◆ TEXT SEGMENT:
►

We release a new version of GitLab every month, and each monthly milestone has several issues that we consider “deliverable” for that release, which can be new features, refinements of existing features, or foundational changes. Developers are assigned to those issues by the respective team leads. If a developer isn’t assigned to anything, they can pick any issue to work on, keeping in mind the issue priority, which is determined by the labels attached to the issue. For example, issues affecting customers have higher priority than others.

What makes GitLab a special place to be a developer?

GitLab is 100% remote so developers work when and where they want to. We’re also one of the biggest users of GitLab itself, so a large part of our developers’ jobs is actually improving the tools they use every day.

Yann Ramin, Software Engineer and Engineering Manager, and Jill Wetzler, Director of Engineering

What​ ​are​ ​the​ ​most​ ​common​ ​tools​ ​that​ ​developers​ ​use​ ​at​ ​Lyft?

Developers at Lyft are most at home with their favorite editor or IDE; we have a diverse crowd depending on what part of Lyft is being worked on. Backend developers will frequently use Emacs or Vim, but PyCharm and Gogland are popular for those who like a more complete development experience.

Lyft has a set of internal products named DevBox and OneBox, which let you run Lyft services in an environment that closely mimics a simple production deployment. DevBox runs on a laptop and allows for quick iteration, while OneBox is a persistent remote instance within Amazon Web Services capable of running the most important Lyft services all at once. These tools allow for complete end-to-end testing of backend code in conjunction with Lyft’s mobile applications.

We actively use Git and GitHub for code and code reviews; we manage hundreds of repositories for libraries and individual services. Jira is used for issue tracking as well as feature delivery.

◄

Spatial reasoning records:

►

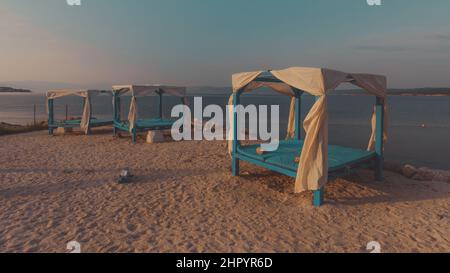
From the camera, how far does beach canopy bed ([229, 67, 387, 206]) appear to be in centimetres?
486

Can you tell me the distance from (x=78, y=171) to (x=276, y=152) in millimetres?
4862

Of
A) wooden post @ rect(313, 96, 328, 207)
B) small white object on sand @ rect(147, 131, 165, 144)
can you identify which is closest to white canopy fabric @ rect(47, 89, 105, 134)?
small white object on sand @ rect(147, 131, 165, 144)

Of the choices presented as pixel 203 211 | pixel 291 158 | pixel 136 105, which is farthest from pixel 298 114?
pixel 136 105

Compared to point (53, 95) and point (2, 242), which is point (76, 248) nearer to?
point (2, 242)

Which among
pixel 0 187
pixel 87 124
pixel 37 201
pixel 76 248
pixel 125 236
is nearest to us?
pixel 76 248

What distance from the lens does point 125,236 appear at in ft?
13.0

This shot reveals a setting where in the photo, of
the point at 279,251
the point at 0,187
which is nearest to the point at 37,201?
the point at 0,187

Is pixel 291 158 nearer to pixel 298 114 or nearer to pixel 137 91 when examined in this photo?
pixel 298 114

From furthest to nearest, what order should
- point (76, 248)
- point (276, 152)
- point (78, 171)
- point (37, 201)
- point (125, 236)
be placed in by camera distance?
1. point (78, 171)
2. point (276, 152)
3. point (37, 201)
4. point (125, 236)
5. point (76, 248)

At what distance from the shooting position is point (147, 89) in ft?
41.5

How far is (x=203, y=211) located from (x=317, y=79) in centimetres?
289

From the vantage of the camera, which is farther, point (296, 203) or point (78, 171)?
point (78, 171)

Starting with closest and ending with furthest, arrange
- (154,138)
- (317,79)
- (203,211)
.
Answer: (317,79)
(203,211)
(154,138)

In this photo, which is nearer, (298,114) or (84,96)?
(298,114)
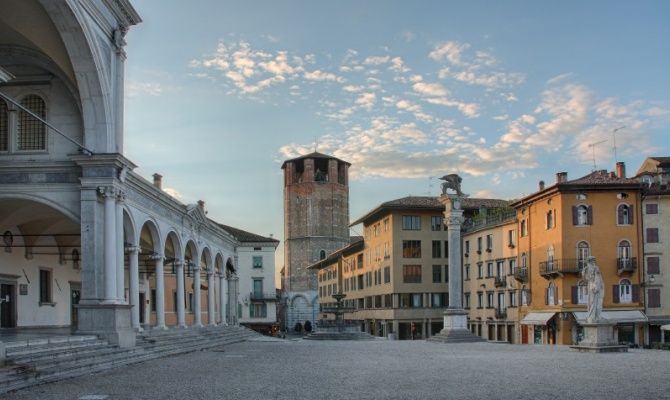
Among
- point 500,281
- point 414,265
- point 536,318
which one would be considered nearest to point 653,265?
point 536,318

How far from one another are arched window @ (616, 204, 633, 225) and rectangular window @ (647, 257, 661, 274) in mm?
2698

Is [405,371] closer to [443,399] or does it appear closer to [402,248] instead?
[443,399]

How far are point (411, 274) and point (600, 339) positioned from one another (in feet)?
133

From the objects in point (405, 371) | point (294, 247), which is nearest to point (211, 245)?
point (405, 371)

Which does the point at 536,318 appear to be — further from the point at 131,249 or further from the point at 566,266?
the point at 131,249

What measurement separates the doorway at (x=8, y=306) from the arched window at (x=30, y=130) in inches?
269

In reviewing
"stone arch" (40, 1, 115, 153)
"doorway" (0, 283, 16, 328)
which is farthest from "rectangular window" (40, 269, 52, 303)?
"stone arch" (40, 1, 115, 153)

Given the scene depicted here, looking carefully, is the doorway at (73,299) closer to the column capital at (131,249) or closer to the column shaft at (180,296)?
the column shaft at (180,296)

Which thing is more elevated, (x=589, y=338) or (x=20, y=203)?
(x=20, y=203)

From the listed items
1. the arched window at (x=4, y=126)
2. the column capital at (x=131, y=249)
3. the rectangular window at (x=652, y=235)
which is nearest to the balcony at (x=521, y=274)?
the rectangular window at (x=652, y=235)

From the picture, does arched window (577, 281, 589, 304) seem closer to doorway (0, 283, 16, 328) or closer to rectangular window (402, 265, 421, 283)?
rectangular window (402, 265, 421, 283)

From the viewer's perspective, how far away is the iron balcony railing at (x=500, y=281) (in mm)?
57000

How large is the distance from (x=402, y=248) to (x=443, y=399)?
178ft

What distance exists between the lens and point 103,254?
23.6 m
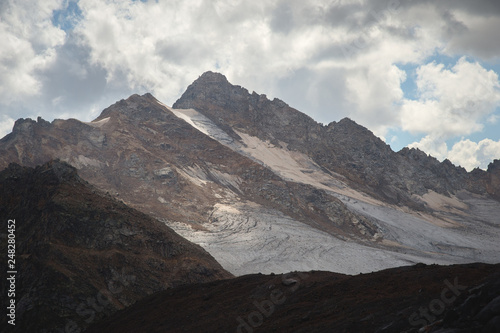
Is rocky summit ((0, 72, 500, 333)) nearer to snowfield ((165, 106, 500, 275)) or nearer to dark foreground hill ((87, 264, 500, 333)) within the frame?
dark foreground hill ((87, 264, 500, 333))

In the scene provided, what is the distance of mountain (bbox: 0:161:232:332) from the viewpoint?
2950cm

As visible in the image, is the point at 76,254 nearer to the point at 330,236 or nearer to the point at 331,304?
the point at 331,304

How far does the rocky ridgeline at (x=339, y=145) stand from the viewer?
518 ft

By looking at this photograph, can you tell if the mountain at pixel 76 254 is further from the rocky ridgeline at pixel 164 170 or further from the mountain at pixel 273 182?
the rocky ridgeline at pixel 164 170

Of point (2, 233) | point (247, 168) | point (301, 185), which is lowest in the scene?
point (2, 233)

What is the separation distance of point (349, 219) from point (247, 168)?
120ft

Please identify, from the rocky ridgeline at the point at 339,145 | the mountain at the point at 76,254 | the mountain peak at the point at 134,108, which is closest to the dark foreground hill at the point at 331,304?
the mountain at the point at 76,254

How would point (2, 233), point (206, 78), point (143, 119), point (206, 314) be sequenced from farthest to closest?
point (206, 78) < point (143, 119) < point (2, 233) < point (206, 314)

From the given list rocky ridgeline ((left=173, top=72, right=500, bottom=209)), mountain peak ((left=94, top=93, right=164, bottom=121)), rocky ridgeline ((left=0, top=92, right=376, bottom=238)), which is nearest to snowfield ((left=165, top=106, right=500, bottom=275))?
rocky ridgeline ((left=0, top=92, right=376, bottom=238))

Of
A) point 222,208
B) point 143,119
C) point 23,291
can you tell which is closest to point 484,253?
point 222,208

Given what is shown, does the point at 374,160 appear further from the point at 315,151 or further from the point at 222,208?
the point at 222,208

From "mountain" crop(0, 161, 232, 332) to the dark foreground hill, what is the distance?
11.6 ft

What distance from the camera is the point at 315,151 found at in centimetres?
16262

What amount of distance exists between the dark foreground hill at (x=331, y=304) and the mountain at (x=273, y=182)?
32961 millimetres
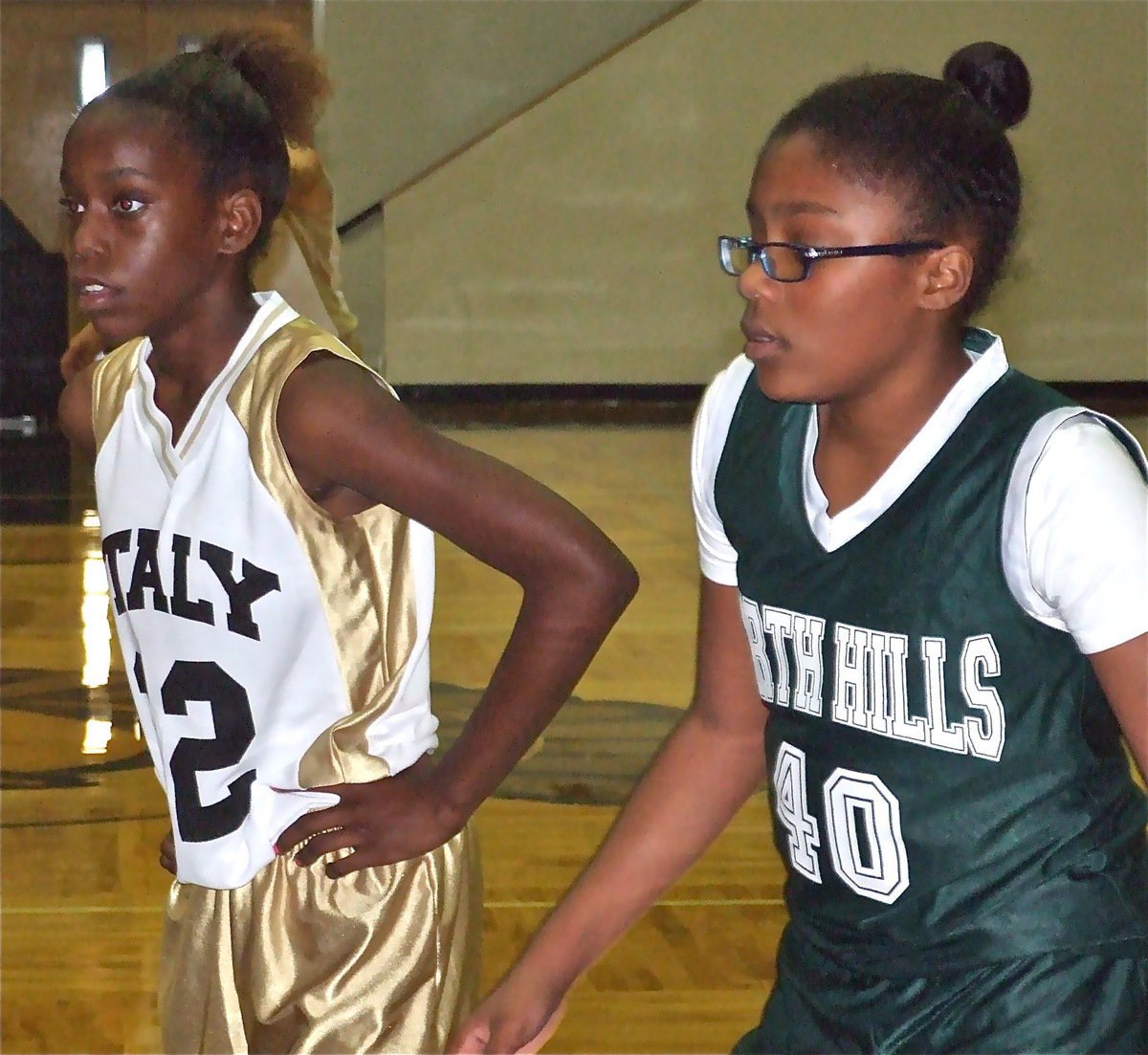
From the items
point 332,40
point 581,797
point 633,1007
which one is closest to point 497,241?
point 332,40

◄

◆ AIM A:
Answer these questions using the developer tools text:
(i) How often does GitLab release a new version?
(ii) Which editors do Lyft backend developers frequently use?
(iii) Where does OneBox run?
◆ AIM B: Format the records as a JSON list of strings, one string per line, starting at the line containing "How would point" and ending at the last line of the records. Leave out blank lines and pictures.
The developer tools text and the records come from separate sources.

◆ FINAL ANSWER A:
(i) Every month.
(ii) Emacs or Vim.
(iii) As a persistent remote instance within Amazon Web Services.

◆ FINAL ANSWER B:
[
  "How would point (2, 233), point (206, 78), point (143, 119), point (206, 314) be sequenced from farthest to closest?",
  "point (206, 78) < point (143, 119) < point (2, 233) < point (206, 314)",
  "From the given list rocky ridgeline ((left=173, top=72, right=500, bottom=209)), mountain peak ((left=94, top=93, right=164, bottom=121)), rocky ridgeline ((left=0, top=92, right=376, bottom=238)), which is nearest to snowfield ((left=165, top=106, right=500, bottom=275))?",
  "rocky ridgeline ((left=0, top=92, right=376, bottom=238))",
  "Of",
  "A) point 222,208",
  "B) point 143,119",
  "C) point 23,291",
  "can you tell which is closest to point 484,253?",
  "point 222,208",
  "Given what is shown, does the point at 374,160 appear further from the point at 315,151 or further from the point at 222,208?",
  "the point at 222,208",
  "From \"mountain\" crop(0, 161, 232, 332) to the dark foreground hill, what is the distance?",
  "11.6 ft",
  "What distance from the camera is the point at 315,151 found at in centimetres?",
  "16262",
  "What amount of distance exists between the dark foreground hill at (x=331, y=304) and the mountain at (x=273, y=182)?",
  "32961 millimetres",
  "From the items",
  "point 332,40",
  "point 581,797",
  "point 633,1007",
  "which one is closest to point 497,241?",
  "point 332,40"
]